Assuming you’ve reached the ground or your next rappel station safely, you can now proceed to recover your ropes from the top. If you followed the steps above carefully, you should have no issues with twists or hang-ups, and you should be able to pull them down right away, easily and smoothly.
However, even if the ropes are easy to pull, there are some things that you need to watch out for. These are basic safety guidelines. You think of them as “things that can go wrong while pulling the ropes.”
- Don’t forget to yell “Rope” when you start the recovery process. This will alert everyone around you that one or more ropes are coming down. These ropes might bring down some rocks, or they can lash about and hurt someone. Remember that rappel ropes are heavy, and they can cause injury in some cases.
- Keep an eye out on the free end of the rope. It can whip about and hurt you badly if you’re not paying attention. Stay out of its way and you should be fine.
- Since I mentioned falling rocks, make sure you’re wearing a high-quality climbing helmet. I wrote a complete guide about climbing helmets, and you can check that out as well if you need some guidance. Keeping your head down is also a good idea, but you also need to watch the rope carefully, so this can be tricky.
What if I was rappelling with a single rope?
Rappelling with a single rope is definitely doable, even though it’s not widely practiced. I always prefer to rappel with two ropes myself, but if you want to do it this way, more power to you!

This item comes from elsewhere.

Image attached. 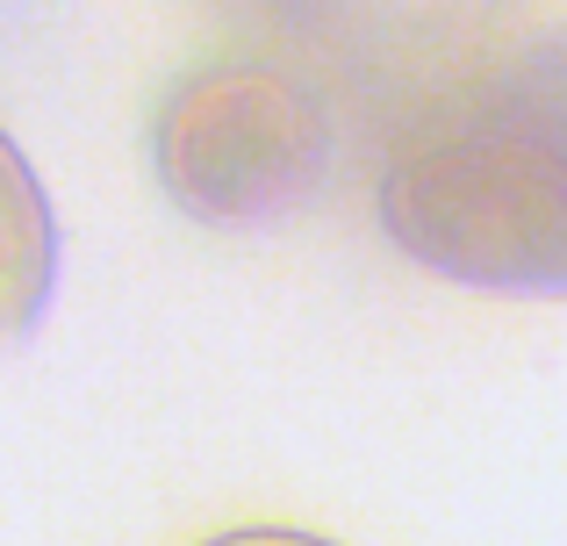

However, I hope you know that in order to rappel with a single rope, you need to use a relatively lengthy one – both of its ends need to reach the ground. Of course, if you’re rappelling over very short distances, a medium-sized rope will do just fine.
- Once both ends have reached the ground, you need to tie a double figure-eight knot on the rope bight.
- Pull one end of the rope and thread it through two rings on the anchor.
- As for rappelling with a single rope, make sure to rappel on the side that’s opposite the knot. This will prevent the rope from dropping through.
- Now’s a good time to check everything just the way I described above. Even though you rappelled with a single rope, you still need to check the knot and avoid any hangs or snags.
- In order to retrieve your single rappel rope, pull the part of the rope that has a knot at the top. You shouldn’t have any trouble recovering this rope, as it should fall right off.
This is one of the safest and most predictable ways to rappel with a single rope and recover it easily afterward. Depending on the terrain, the rappel length, and the weather conditions, there might be some other ways of going about it.
However, even though experimental rappelling techniques are gaining a bit of popularity, I would never try them out myself because I simply enjoy living too much. If you ask me, tried and proven methods that work time and time again are the only ones that should be practiced nowadays.
I hope that you now have a better understanding of rappel rope recovery techniques. As I mentioned before, this isn’t a particularly difficult process, but it does require a bit of know-how and some basic skills. Beginners will likely have some issues with the recovery process, but practice makes perfect, right?
If you have anything that you would like to add, whether we’re talking about personal experiences or extra tips, feel free to speak your mind. Until then, stay safe out there!